Je n’ai disparu qu’une fois dans les herbes folles. Mon meilleur ami avait fabriqué un bang avec un bouteille de coca, un tube de stylo et un marqueur coupé. Un bang, c’est un narguilé primitif, destiné à accroître les effets du cannabis. Ca peut ressembler, si on veut, à un soliflore amélioré : c’est ce qu’avait réussi à faire croire mon ami à sa mère, qui venait de découvrir l’objet dans son sac à dos. Il aurait même réussi à lui faire croire — c’était, à sa manière, une sorte de génie — qu’il le lui avait confectionné pour la fête des mères. Toujours est-il que je ne l’ai essayé qu’une seule fois, avant sa confiscation. C’était juste avant un cours d’histoire et j’associerai à jamais la montée du nazisme en Allemagne à la terrifiante poussée paranoïaque qui m’avait alors saisie. Bilan positif, malgré tout, de cette expérience : j’ai arrêté toute prise de drogue et je n’ai jamais voté à l’extrême-droite. Ce qui, avec le recul, n’était pas absolument acquis. Je me souviens d’un nouvel an où nous étions allé sonner chez des voisins, qui nous avaient accueilli très agréablement, mais qui semblaient, dans leur maison bizarrement décorée, pleine de statues de Jeanne d’Arc et de fanions douteux, plutôt commémorer les 60 ans du Reich que les 1996 ans du Christ. Notre professeure de Français, qui nous trouvait dangereusement apathiques, l’avait bien compris ; elle avait entrepris de réveiller nos consciences politiques en nous montrant le documentaire que Chris Marker avait consacré à l’année 68 : Le fond de l’air est rouge. De mémoire, le film faisait de 1968 l’an zéro d’une révolution mondiale manquée, mais manquée de peu. La musique était cool, et c’était, c’est vrai, très exaltant.

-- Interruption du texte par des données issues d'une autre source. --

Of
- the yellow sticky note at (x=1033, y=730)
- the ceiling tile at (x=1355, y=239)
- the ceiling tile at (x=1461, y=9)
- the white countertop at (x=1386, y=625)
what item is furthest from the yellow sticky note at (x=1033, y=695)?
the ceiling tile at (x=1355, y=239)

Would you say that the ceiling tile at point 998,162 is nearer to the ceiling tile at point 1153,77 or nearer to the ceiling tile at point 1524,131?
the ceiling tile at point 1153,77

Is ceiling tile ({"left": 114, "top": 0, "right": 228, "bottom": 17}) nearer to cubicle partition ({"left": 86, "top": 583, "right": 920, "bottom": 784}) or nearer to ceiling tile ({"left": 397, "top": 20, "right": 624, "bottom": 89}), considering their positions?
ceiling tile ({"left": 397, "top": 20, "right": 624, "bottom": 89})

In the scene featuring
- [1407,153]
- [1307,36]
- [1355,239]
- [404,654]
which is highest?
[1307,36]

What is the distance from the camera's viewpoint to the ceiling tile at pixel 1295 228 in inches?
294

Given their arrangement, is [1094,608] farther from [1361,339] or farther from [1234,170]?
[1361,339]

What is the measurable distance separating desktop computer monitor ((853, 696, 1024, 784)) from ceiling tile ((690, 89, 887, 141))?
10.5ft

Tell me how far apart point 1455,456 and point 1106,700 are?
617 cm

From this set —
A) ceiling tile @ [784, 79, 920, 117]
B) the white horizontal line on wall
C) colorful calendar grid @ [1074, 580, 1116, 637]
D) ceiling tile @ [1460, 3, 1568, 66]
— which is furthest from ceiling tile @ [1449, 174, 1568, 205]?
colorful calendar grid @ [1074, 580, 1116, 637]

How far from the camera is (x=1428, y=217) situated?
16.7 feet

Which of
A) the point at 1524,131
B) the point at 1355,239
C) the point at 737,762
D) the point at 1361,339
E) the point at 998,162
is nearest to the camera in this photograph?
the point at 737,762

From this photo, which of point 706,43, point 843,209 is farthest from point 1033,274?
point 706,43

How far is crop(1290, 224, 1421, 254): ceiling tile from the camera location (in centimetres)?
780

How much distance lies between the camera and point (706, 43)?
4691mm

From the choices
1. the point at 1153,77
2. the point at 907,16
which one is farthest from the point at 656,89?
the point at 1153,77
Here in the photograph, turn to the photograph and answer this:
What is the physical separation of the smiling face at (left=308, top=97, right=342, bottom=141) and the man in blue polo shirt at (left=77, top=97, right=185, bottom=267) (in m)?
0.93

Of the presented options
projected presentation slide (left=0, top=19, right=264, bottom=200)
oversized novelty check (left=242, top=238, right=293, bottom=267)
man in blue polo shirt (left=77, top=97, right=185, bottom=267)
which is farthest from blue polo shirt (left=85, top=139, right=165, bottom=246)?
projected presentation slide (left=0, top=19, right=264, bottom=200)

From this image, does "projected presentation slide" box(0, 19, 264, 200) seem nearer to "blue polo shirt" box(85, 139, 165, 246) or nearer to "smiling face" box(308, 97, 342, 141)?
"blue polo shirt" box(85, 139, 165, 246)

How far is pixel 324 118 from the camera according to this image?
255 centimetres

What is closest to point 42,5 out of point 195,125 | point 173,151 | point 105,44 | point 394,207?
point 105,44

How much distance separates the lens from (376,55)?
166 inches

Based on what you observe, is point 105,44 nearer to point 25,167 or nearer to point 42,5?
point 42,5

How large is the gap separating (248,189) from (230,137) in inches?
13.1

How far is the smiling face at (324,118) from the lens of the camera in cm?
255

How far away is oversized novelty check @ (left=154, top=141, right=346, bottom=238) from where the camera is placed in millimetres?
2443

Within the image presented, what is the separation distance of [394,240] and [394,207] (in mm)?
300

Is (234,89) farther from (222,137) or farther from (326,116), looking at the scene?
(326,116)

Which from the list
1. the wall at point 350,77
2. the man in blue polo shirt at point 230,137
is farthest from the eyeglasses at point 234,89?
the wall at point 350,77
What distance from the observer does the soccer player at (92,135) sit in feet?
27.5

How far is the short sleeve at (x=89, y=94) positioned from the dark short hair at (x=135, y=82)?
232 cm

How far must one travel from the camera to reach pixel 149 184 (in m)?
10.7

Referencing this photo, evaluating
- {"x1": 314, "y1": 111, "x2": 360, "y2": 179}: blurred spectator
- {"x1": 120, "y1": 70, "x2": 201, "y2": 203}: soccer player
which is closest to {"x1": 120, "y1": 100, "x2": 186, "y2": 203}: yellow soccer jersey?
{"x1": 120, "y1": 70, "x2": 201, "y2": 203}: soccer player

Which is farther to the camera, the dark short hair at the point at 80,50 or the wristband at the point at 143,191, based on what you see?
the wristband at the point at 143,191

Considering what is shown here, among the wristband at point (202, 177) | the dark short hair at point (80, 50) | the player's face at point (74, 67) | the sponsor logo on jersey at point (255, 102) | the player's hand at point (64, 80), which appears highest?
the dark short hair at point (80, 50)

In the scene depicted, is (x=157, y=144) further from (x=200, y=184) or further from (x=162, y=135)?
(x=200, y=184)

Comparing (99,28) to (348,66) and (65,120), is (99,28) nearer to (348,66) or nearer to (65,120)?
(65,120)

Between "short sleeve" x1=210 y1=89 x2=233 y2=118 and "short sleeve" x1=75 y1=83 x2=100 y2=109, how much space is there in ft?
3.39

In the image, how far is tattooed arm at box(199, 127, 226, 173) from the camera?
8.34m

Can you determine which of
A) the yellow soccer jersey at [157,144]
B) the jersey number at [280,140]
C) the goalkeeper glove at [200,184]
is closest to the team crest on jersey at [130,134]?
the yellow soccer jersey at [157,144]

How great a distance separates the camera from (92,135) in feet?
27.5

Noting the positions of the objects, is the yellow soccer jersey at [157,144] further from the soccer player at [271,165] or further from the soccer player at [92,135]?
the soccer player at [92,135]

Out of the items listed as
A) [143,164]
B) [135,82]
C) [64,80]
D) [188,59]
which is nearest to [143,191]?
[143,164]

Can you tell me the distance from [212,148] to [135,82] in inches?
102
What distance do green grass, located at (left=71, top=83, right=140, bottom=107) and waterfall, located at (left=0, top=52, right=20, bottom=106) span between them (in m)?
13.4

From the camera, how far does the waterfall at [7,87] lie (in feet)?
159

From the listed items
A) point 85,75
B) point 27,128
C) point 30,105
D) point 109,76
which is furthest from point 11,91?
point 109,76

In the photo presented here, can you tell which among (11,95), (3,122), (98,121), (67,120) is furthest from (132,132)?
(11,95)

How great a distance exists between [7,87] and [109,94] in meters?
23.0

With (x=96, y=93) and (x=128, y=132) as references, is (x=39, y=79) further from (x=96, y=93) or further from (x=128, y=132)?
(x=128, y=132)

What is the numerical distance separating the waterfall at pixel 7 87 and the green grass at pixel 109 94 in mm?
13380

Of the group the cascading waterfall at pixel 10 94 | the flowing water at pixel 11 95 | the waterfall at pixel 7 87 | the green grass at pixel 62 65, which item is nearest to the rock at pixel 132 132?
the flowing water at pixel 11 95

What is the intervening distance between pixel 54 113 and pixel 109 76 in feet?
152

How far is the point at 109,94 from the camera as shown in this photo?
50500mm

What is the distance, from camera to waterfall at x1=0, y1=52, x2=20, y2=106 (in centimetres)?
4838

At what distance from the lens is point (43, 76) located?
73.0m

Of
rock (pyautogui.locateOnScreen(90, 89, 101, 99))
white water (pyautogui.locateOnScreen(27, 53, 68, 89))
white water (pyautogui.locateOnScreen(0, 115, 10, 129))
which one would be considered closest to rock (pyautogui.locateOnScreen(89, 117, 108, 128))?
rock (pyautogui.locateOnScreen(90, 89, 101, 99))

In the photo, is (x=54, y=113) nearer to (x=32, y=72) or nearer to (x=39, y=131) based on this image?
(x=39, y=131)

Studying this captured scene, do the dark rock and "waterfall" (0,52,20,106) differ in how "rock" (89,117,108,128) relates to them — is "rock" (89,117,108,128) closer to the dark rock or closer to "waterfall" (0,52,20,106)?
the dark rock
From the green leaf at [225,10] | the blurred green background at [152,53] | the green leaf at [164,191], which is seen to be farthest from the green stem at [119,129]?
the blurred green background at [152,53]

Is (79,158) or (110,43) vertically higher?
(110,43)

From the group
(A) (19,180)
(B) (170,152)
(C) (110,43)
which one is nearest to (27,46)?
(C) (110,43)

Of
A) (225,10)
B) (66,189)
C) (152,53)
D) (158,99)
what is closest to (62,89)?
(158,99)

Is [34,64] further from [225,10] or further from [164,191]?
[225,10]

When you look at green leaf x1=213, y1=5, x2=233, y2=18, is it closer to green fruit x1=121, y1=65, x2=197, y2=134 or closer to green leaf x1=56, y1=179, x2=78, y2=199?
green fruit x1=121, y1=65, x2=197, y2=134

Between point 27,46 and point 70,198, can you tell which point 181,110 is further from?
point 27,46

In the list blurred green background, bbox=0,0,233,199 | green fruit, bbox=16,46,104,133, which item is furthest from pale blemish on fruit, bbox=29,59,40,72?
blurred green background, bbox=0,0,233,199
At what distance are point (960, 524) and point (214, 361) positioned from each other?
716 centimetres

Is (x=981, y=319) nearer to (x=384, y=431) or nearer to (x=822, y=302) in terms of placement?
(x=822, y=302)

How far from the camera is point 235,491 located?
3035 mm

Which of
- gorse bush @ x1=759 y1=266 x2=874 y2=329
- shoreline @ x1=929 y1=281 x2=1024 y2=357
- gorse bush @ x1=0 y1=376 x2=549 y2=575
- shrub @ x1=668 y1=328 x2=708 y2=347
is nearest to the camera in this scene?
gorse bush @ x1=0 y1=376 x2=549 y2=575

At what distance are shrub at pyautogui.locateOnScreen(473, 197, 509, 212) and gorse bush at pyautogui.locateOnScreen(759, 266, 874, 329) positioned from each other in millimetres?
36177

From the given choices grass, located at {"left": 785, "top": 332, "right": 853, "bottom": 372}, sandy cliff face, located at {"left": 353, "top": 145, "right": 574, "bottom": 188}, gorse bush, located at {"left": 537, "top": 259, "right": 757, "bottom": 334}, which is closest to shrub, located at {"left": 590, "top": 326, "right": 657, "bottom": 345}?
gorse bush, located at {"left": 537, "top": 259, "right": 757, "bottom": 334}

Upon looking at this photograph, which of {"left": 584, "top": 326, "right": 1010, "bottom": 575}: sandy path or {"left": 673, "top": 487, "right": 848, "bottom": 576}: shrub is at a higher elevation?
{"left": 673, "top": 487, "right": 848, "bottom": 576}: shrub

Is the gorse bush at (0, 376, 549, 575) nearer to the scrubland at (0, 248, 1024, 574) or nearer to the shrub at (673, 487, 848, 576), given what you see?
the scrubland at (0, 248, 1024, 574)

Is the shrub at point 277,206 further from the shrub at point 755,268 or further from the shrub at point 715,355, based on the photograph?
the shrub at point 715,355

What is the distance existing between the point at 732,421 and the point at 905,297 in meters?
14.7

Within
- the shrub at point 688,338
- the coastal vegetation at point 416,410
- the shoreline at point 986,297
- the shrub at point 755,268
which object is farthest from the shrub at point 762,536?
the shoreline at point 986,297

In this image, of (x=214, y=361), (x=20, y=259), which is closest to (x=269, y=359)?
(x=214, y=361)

Sartre et la manif contre le CPE

Ce que je n’ai pas dit, c’est que la forte consommation de cannabis de notre lycée, situé, je le rappelle, en zone périurbaine, créait tout un tas de tensions, liées à la présence de beaucoup d’argent liquide dans les poches des dealers de l’établissement. Qui venaient, étrangement, de la partie péri plutôt que de la partie urbaine du département. Partie urbaine qui venait, régulièrement, récupérer son dû en rackettant ces dealers-paysans. Il y a eu, un jour, l’agression de trop, et le déclenchement d’une manifestation spontanée sur la grande déviation qui menait au lycée. C’était l’occasion rêvée de rater les cours ; j’y suis donc allé. L’un des mots d’ordre, j’en ai peur, était de réclamer la mise en place d’un système de vidéosurveillance. Notre professeure de français avait clairement échoué. La ville, habitée par mes anciens camarades, devenus de jeunes parents, vote à droite pour l’éternité. Et j’ai entamé, loin d’elle, une délicate carrière de social-traître. Ainsi, dix ans plus tard, alors que je lisais, pour un projet de roman oublié, la biographie de Sartre écrite par BHL, et qui montrait, dans son édition de poche, le vieux philosophe travaillant à la Coupole, j’avais trouvé amusant d’aller continuer ma lecture là-bas. Idée stupide : lycéens et étudiants manifestaient ce jour-là contre le CPE et je me suis retrouvé enfermé, derrière le rideau de fer du bastion sartrien assiégé, avec tout un peuple de retraités plus désemparés que ne l’avait jamais été Billancourt. Pire, j’ai été interviewé par une reporter de France Bleue qui faisait alors un reportage, assez ironique, j’imagine, sur les réactions du quartier aux exactions des manifestants. Je me suis toujours demandé si le coup de poing que j’avais reçu, place d’Italie, quelques jours plus tard, alors que je filmais les émeutes pour une amie artiste, n’était pas un peu mérité.